On Seas of Glory PDF Author: John F. Lehman
Publisher:
ISBN:
Category : History
Languages : en
Pages : 496

Book Description
From the youngest ever Secretary of the Navy comes an action-packed history of the service and the heroic men, great ships and epic battles that made it the world's greatest. photos. Maps.

Barons of the Sea

Barons of the Sea PDF Author: Steven Ujifusa
Publisher: Simon & Schuster
ISBN: 1476745986
Category : History
Languages : en
Pages : 448

Book Description
“A fascinating, fast-paced history…full of remarkable characters and incredible stories” about the nineteenth-century American dynasties who battled for dominance of the tea and opium trades (Nathaniel Philbrick, National Book Award–winning author of In the Heart of the Sea).
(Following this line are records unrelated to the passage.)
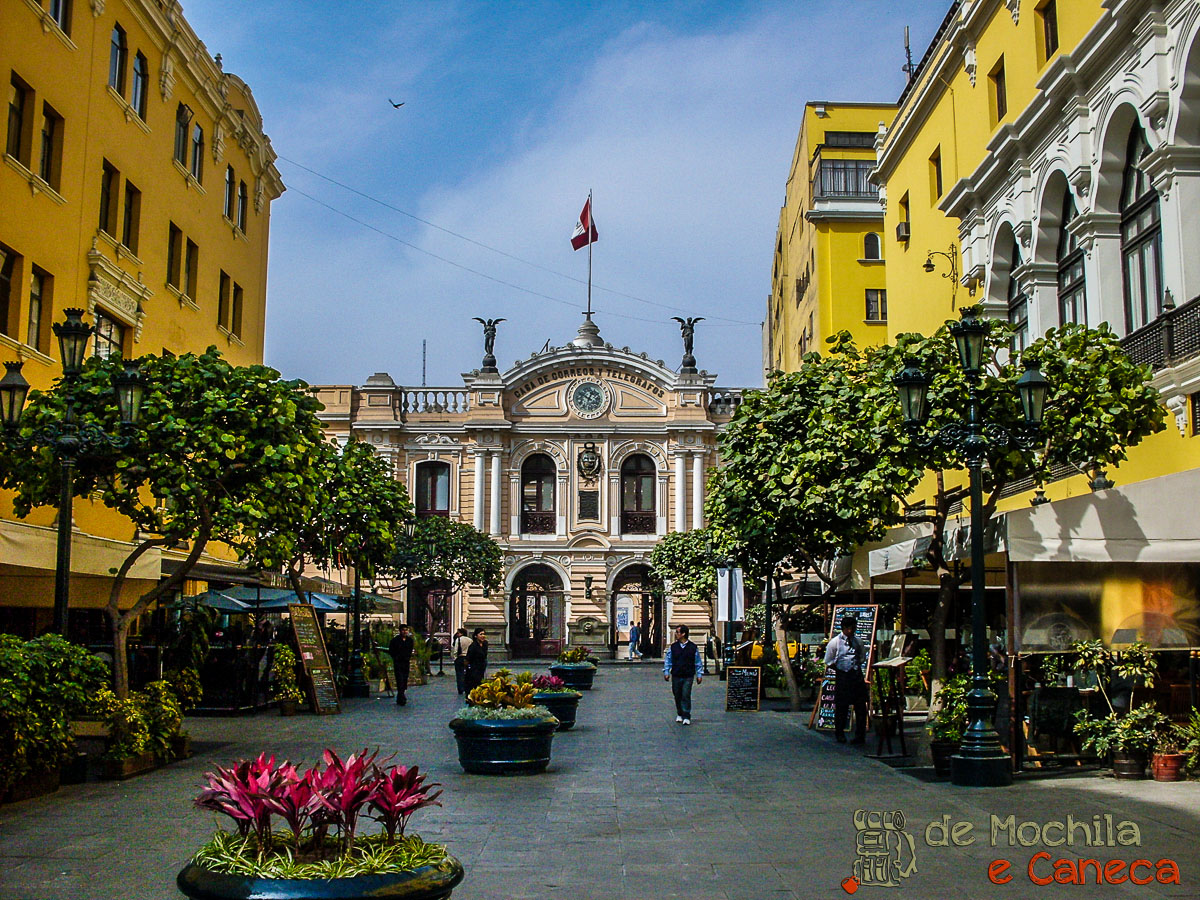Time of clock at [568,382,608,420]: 12:49
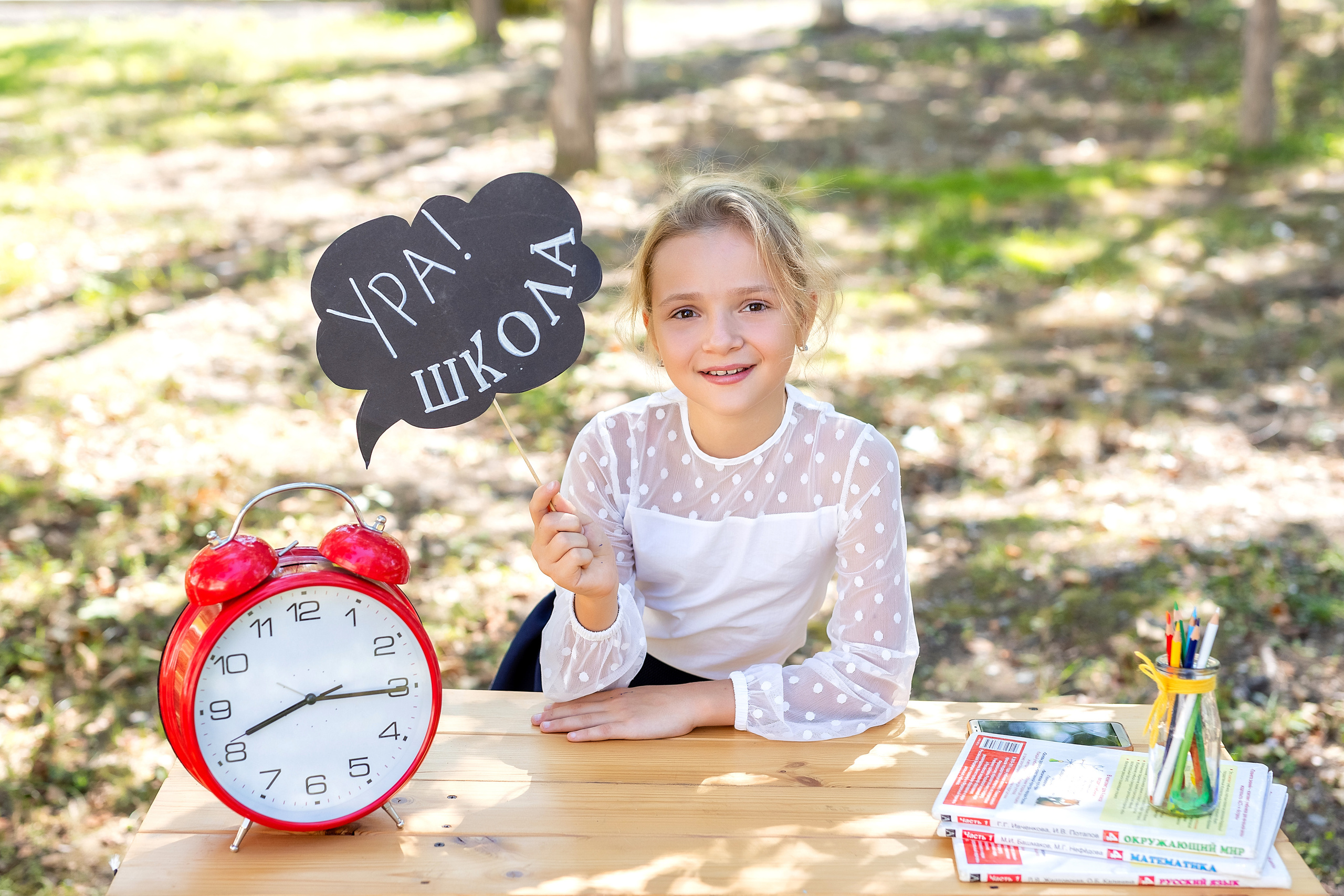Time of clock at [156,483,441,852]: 8:15
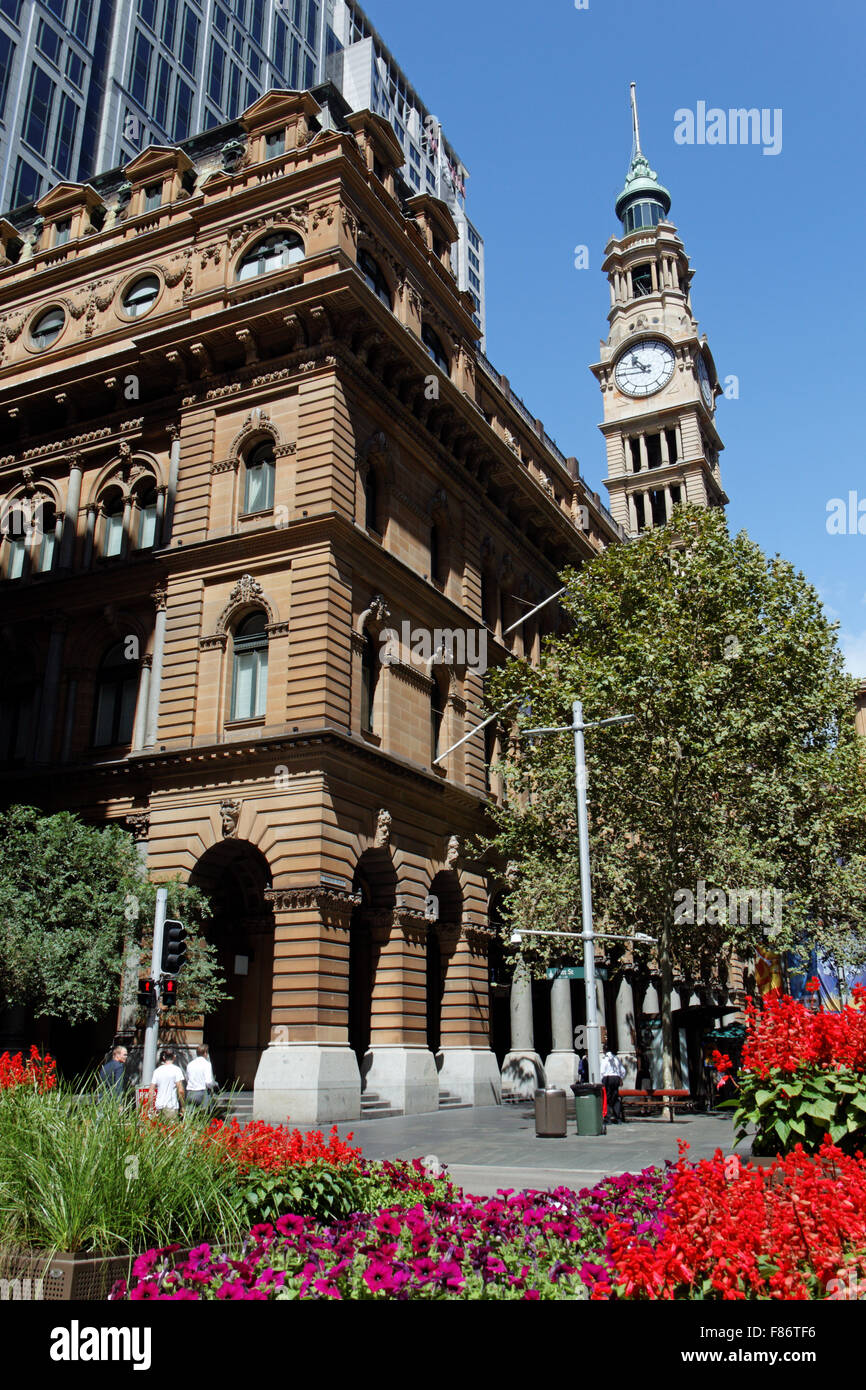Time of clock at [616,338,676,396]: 10:45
There was a time, back when the United States was young and the robber barons were just starting to come into their own, when fortunes were made and lost importing luxury goods from China. It was a secretive, glamorous, often brutal business—one where teas and silks and porcelain were purchased with profits from the opium trade. But the journey by sea to New York from Canton could take six agonizing months, and so the most pressing technological challenge of the day became ensuring one’s goods arrived first to market, so they might fetch the highest price. “With the verse of a natural dramatist” (The Christian Science Monitor), Steven Ujifusa tells the story of a handful of cutthroat competitors who raced to build the fastest, finest, most profitable clipper ships to carry their precious cargo to American shores. They were visionary, eccentric shipbuilders, debonair captains, and socially ambitious merchants with names like Forbes and Delano—men whose business interests took them from the cloistered confines of China’s expatriate communities to the sin city decadence of Gold Rush-era San Francisco, and from the teeming hubbub of East Boston’s shipyards and to the lavish sitting rooms of New York’s Hudson Valley estates. Elegantly written and meticulously researched, Barons of the Sea is a riveting tale of innovation and ingenuity that “takes the reader on a rare and intoxicating journey back in time” (Candice Millard, bestselling author of Hero of the Empire), drawing back the curtain on the making of some of the nation’s greatest fortunes, and the rise and fall of an all-American industry as sordid as it was genteel.

Sails Over Ice

Sails Over Ice PDF Author: Robert Abram Bartlett
Publisher:
ISBN: 9781897317365
Category : Arctic regions
Languages : en
Pages : 322

Book Description
Sails Over Ice picks up where The Log of Bob Bartlett left off. Between the years 1925-1933, Captain Bob Bartlett and the Morrissey explored coastal Greenland and much of Northern Canada, harvesting scientific specimens and Inuit artifacts for North American societies and museums and collecting Arctic mammals for zoos. This world-famous captain from Newfoundland never lost a single soul on either of these trips. Most believe that Bartlett's contribution to exploration and natural science is without equal.